Physicians may have started preventive treatment in TNA patients, which may have caused the associations between TNAs and outcome events that we found to be weaker than they would have been if TNA patients had not received preventive treatment.

Participants with TNA before baseline were not excluded from our present study: no medical records on TNA before baseline were available and we feared that participants would not be able to reliably recall TNA symptoms years after the event.

In our study, the risk of stroke within 90 days after focal TNA (TIA) was lower than in previous reports: 3.5% in our study compared with 9.2%²⁶ and 9.5%²⁷ reported previously. We think this may be because most other studies recruited patients from hospitals or asked the general practitioners to call a stroke consultant, whereas we had direct access to general practitioners' files and could also question the participants in person. Our study may therefore have included more focal TNAs with mild symptoms of short duration, which would have remained unnoticed by other studies, and which have a better prognosis.²⁸ Because our study was population-based and not emergency department–based, some TIAs immediately prior to a stroke may not have been captured, which may also result in a lower 90-day event rate.

Because nonfocal TNAs present with a wide variety of symptoms, which are often ascribed to an equally wide variety of relatively harmless nonvascular conditions (although this is not supported by scientific evidence), they have not been studied as a group before. It is likely that our nonfocal TNAs are a heterogeneous group with respect to etiology and prognosis. Although further subdivision of nonfocal TNAs may be tempting, this should be done with great caution, not only because the subdivision has to be based on unreliable anamnestic data (with the patient often being confused, anxious, or even unconscious), but also because there is no empirical basis for the subdivision of nonfocal TNAs.

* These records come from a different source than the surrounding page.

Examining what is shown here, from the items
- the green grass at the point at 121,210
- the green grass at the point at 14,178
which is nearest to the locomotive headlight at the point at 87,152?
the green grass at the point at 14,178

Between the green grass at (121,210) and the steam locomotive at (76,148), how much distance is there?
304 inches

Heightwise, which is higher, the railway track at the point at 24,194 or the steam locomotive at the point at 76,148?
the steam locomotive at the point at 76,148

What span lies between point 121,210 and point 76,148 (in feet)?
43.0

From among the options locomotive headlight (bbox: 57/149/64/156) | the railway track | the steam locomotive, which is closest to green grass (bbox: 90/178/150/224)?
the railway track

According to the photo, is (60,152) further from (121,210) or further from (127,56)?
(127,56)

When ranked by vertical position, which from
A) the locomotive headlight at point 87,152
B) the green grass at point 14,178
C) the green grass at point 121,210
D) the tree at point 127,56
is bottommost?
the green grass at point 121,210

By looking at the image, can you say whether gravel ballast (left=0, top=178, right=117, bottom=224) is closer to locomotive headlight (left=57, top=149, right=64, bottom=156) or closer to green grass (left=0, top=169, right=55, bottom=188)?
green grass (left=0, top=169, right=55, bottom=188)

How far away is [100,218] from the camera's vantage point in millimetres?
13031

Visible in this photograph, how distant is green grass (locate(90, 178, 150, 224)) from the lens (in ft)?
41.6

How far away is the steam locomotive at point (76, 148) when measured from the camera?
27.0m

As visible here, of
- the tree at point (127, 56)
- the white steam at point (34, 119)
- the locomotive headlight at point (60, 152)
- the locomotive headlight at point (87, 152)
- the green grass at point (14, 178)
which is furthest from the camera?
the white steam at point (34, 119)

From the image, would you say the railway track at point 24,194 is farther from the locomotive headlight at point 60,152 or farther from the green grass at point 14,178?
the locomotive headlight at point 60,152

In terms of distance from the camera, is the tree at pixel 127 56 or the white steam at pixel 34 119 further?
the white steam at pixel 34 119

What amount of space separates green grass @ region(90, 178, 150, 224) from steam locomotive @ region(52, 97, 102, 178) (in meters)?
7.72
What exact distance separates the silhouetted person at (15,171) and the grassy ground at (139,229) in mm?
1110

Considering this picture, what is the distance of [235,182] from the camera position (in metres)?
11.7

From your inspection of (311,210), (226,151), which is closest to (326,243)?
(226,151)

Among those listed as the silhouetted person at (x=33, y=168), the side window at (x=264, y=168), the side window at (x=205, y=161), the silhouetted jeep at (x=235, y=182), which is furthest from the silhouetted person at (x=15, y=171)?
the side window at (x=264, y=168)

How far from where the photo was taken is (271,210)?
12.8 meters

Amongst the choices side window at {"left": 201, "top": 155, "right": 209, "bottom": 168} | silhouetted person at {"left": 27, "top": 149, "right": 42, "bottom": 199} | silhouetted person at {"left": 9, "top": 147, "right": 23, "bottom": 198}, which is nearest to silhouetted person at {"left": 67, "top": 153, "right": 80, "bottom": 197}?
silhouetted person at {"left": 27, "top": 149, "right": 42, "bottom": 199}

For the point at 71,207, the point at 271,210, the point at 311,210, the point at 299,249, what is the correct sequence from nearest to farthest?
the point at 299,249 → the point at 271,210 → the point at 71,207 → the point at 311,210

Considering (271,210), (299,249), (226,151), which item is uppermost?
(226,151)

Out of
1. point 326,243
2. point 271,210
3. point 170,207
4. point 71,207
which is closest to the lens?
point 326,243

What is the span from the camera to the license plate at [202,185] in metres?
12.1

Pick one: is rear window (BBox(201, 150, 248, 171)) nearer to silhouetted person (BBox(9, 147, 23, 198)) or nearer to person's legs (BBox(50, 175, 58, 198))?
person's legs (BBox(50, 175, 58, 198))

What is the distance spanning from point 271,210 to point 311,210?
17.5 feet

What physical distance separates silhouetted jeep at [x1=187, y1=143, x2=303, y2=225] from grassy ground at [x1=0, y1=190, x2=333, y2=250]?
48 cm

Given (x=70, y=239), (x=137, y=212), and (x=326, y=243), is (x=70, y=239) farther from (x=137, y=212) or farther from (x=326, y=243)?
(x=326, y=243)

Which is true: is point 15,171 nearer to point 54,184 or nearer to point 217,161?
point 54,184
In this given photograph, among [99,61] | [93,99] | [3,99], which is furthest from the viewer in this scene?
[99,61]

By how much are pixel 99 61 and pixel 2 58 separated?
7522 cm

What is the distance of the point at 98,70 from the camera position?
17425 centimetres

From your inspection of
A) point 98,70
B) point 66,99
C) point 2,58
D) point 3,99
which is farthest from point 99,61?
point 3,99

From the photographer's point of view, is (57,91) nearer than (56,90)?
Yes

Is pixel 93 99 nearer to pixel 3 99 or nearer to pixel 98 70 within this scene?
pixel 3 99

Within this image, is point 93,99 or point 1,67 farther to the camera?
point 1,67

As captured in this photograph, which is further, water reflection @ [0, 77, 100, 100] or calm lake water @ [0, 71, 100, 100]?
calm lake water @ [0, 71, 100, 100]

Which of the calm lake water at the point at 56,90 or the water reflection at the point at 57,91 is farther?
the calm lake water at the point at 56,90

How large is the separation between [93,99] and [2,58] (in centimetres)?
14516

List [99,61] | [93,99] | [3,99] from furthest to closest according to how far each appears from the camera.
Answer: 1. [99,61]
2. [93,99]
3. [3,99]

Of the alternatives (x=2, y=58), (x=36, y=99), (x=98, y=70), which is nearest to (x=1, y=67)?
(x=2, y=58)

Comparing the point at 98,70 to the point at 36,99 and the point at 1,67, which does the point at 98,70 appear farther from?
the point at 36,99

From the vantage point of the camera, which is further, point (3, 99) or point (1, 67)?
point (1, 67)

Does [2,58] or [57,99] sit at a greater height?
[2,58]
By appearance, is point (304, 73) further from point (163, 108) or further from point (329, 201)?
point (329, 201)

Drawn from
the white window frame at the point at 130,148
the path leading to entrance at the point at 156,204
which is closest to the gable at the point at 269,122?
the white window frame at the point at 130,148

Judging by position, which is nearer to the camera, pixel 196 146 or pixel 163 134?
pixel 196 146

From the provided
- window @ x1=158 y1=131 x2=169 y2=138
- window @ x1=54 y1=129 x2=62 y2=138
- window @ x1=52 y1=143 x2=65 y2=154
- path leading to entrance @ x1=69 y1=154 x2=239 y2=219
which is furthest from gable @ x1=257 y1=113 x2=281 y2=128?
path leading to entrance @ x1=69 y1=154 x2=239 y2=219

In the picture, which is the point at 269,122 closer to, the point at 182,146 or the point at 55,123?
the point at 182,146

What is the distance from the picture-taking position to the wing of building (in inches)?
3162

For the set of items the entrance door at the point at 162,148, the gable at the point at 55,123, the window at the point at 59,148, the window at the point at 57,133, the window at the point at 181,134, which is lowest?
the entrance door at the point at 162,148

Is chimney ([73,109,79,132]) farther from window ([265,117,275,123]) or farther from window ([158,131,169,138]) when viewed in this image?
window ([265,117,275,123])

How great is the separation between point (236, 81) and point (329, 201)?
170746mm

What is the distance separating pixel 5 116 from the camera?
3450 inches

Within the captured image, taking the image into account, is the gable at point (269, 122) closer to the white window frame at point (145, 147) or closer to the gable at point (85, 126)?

Our findings challenge the strong but unfounded conviction that nonfocal TNAs are harmless. On the contrary, our findings suggest that nonfocal TNAs are not only a risk factor for stroke, but also for dementia. For 2 small subgroups of nonfocal TNAs—transient global amnesia^11- 12 and dizziness^10,29—it has been reported that the clinical course is usually more benign. Unfortunately, our data do not allow us to determine the prognosis of various subgroups of nonfocal TNAs because of small sample size.

Only 1 previous study reported on the prognosis of mixed TNAs.¹⁴ Although the definition of mixed TNAs differed slightly, in this study those with mixed TNA had a significantly higher risk of ischemic heart disease than those with focal TNA, which matches our findings very well. In addition, we found that patients who experienced mixed TNA are at increased risk of dementia, especially of vascular dementia. Of course our findings regarding mixed TNAs have to be interpreted cautiously because the number of cases and events are relatively small.

Compared with persons without TNA, patients with focal TNA (ie, TIA) had a higher risk of stroke, and patients with nonfocal TNA a higher risk of stroke and dementia. Although the number was quite small, patients with mixed TNA had a higher risk of stroke, dementia, ischemic heart disease, and vascular death than persons without TNA.